From the ECB accounts for the January meeting of the Governing Council, it emerges that the currency guardians discussed the possible risks to the EMU’s economic outlook at some length. The most recent economic data had turned out to be weaker than ECB representatives expected. One of the factors cited as a driver of this development was the introduction of the new emission standard (WLTP) and its negative impact on automotive production. Governing Council members agreed that it was not yet conclusively clear how long the economic dip would persist. Moreover, they expressed uncertainty with regard to how this would impact on the medium-term growth outlook. ECB representatives agreed with the analysis of Chief Economist Praet that the downward risks to the Eurozone’s growth outlook have increased.
Where inflationary developments are concerned, the Eurozone’s senior central bankers continue to believe that fundamental price pressure in the Eurozone is on the rise. The driving factors here are deemed to be ongoing economic expansion and higher wage growth. At the same time, however, the currency guardians concede that – in view of the current growth dip – further information is needed to evaluate the medium-term inflation outlook properly. In this context, it should be observed that the agenda of the next meeting of the Governing Council (7 March) is set to include a revision of the ECB staff projections of economic and inflationary development, which are formulated on a biannual basis. In the wake of January’s Council meeting, there was also peripheral discussion of instruments to secure the provision of liquidity over the longer term (TLTRO). Although the currency guardians have been keen to avoid rushing into any decision on a fresh injection of liquidity, they did call for the technical parameters for monetary policy operations of this kind to be put in place promptly.

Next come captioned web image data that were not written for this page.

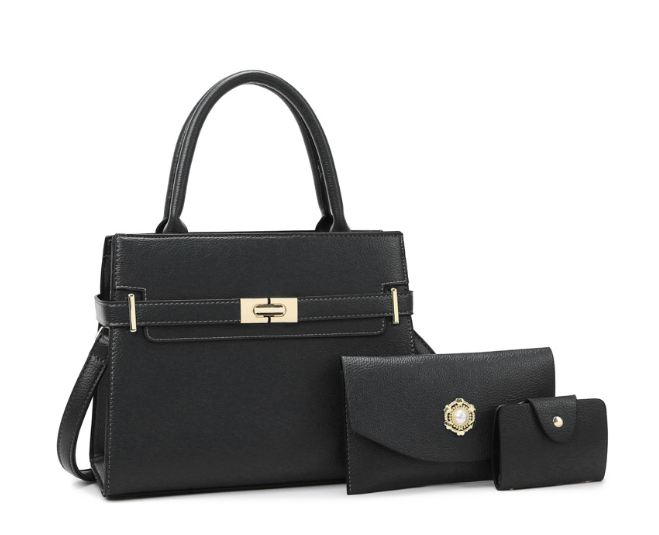 Handbag Set Image 5
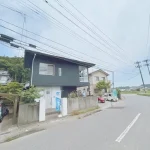 270041691-5
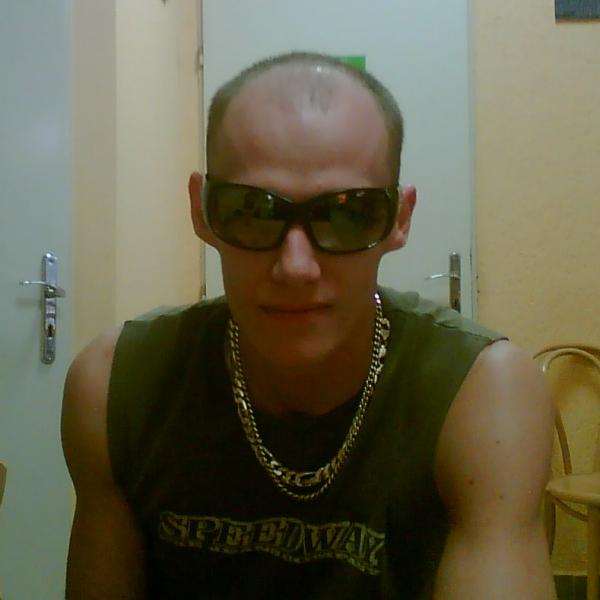 foto k příspěvku  od Pagoš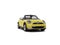 2027 MINI Cooper S Base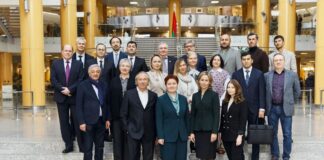 В Беларуси прошло заседание совета по рекламе стран СНГ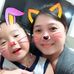 Profile Picture of Daniel Ngo (@daniel.ngo.921) on Facebook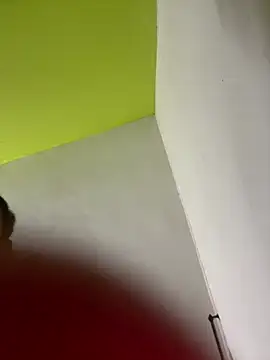 SinfulSensation online show from 02.28.25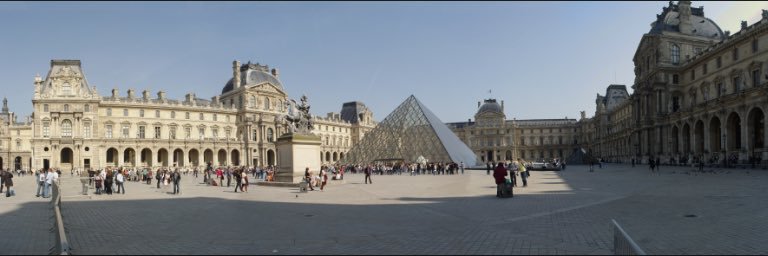 adelfiani's profile banner image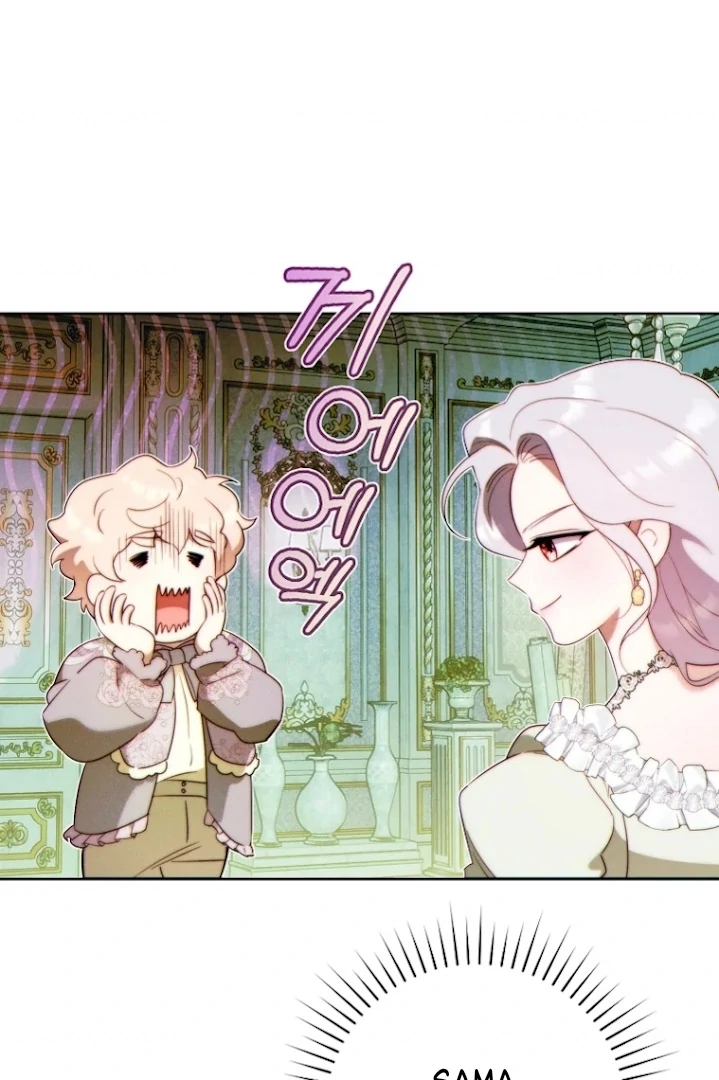 Chapter 33 - halaman 85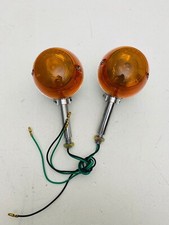 COPPIA FRECCE PAIR ARROWS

We consider it highly likely that the ECB will resolve on a fresh liquidity injection at its next Governing Council meeting on 7 March. If the economic and inflationary projections are expected to be downgraded, this would make it easier for the currency guardians to argue the necessity of renewed liquidity measures. Furthermore, we believe it is quite possible that the ECB’s senior bankers will also consider an adjustment to their forward guidance. Up until now, this guidance has indicated the likelihood of an increase in the key refinancing rate in the autumn.